By Maureen Quinlan, News Staff

There are some things in life that I love with all my heart and hate with all my soul. It is one of life’s most confusing dynamics – how could I love something and hate it at the same time? Well, let me give you a few examples.

Sundays: mostly relaxing, but dreadful because they’re a sign that the weekend is truly over.

Ben and Jerry’s: delicious, but makes me feel guilty for all the calories I consume in one sitting. As my roommate says, if it takes you longer than an episode of “Say Yes to the Dress” to finish a pint of ice cream, you’re doing it wrong. (This is really a mostly love item.)

The gym: going makes me feel better about my health, but my body has an aversion to exertion.

But the biggest love-hate relationship in my life, one that has been a struggle for as long as I can remember, is the one I have with the romantic comedy.
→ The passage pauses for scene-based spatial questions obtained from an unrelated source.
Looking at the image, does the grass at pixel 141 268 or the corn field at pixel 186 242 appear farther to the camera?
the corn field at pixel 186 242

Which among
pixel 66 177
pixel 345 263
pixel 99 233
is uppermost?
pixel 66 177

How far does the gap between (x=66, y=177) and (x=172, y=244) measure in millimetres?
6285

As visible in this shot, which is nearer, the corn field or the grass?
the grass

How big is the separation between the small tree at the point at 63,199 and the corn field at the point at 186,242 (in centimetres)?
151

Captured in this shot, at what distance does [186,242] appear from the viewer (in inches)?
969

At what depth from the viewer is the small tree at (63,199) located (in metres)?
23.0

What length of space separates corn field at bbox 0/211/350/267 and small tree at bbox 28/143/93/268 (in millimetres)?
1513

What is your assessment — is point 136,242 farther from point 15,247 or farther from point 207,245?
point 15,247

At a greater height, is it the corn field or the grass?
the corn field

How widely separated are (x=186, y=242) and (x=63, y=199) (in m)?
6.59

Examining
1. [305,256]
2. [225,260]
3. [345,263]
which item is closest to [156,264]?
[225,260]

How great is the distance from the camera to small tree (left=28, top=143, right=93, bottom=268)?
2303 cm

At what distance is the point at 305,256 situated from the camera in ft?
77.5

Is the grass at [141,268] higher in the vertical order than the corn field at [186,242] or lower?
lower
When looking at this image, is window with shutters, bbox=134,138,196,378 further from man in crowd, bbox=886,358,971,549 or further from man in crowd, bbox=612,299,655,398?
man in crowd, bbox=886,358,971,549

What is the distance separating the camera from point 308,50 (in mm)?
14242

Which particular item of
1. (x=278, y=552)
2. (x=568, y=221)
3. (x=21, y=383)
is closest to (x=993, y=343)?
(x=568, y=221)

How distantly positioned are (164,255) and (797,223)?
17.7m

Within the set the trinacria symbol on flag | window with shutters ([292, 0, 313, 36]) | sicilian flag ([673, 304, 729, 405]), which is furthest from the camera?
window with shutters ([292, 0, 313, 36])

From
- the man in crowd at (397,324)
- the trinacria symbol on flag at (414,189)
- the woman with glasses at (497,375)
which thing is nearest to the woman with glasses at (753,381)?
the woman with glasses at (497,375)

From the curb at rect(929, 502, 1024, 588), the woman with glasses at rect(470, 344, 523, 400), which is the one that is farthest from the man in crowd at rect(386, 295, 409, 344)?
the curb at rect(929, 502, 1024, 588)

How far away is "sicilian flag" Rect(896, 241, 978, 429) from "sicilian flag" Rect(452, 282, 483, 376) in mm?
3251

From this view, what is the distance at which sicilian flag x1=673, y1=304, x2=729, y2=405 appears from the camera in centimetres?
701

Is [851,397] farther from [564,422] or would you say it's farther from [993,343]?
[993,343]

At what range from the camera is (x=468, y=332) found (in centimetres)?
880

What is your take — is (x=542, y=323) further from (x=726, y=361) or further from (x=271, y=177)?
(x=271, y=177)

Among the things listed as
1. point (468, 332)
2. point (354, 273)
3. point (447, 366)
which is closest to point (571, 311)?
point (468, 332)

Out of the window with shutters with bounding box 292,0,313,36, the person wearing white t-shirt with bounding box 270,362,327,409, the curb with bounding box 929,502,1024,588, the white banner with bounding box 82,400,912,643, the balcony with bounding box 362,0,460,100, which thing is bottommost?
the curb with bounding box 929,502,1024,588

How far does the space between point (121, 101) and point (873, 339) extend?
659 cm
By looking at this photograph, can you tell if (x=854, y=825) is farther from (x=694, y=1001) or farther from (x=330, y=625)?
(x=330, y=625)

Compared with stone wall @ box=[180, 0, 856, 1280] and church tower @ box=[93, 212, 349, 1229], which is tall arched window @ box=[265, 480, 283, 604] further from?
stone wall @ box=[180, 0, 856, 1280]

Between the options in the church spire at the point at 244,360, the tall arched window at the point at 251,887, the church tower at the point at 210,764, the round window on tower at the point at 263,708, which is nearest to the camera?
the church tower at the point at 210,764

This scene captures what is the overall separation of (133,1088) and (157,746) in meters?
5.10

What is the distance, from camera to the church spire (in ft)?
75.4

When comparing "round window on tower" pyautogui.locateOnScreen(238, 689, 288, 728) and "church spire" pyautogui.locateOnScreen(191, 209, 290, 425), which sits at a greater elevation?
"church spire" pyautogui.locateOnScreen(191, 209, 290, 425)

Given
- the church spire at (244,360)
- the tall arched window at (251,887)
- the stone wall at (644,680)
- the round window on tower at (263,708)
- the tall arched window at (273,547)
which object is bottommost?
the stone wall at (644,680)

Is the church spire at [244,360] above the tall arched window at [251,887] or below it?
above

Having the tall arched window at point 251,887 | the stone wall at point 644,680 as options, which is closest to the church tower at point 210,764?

Every movie with a boy-meets-girl, boy-gets-girl, boy-loses-girl, boy-gets-girl-back story has me in a seat at my nearest movie theater on opening night.

First let me tell you why I love the classic Rom Com. The swell of music, the lovelorn eyes, the tears, the disappointment, the reunion and the happy ending: I’m a sucker for it all.

It starts with the meet-cute. If a character doesn’t meet someone in the style Katherine Heigl meets James Marsden in “27 Dresses,” forget about it. A bride’s flying bouquet knocks her out, then he helps her off the floor. The meet-cute is essential to the Rom Com.

And after the rise and fall of the couple, there always comes a big speech. There’s a reason girls are obsessed with Ryan Gosling. It’s because of the speech in “The Notebook.” What girl wouldn’t want to hear, “So it’s not gonna be easy. It’s gonna be really hard. We’re gonna have to work at this every day, but I want to do that because I want you. I want all of you, forever, you and me, every day.”

You didn’t think I would write a column about romantic comedies without mentioning “The Notebook,” did you?

But we all live for the happy ending. A wedding, a run to the airport, a profession of love or a Red Sox World Series win will almost always do it for me. One of my favorite endings is from “Fever Pitch.” Drew Barrymore drops from the Green Monster onto the field during a playoff game, past Johnny Damon himself, and runs across the grass to reunite with Jimmy Fallon. The combination of physical comedy, pure absurdness and words exchanged between the two lead to the perfect kiss.

It’s the blend of all of these that always makes my heart melt with happiness. But there must come the hate part of the relationship.

Unrealistic expectations plague my mind after every viewing. These movies, as entertaining as they are, mess with my head. They plant unnecessary hopes and anticipation in the view of my love life.

The likelihood of me falling in love with my best friend/co-worker/best friend’s fiancé/bus driver is pretty slim to none, probably (a girl’s got to give herself a little hope).

The likelihood of a guy giving an epic speech is a thing made only for outlandish YouTube proposals.

The likelihood of coming to a compromise in the name of love within an hour and 27 minutes is just plain crazy.

The likelihood of getting swept off my feet by the man of my dreams, either literally or figuratively, is smaller than a lightning strike.

I am, though, taking applications now for anyone who wants to try. I require tall, funny and smart.

That’s what the movies say I should be looking for, right?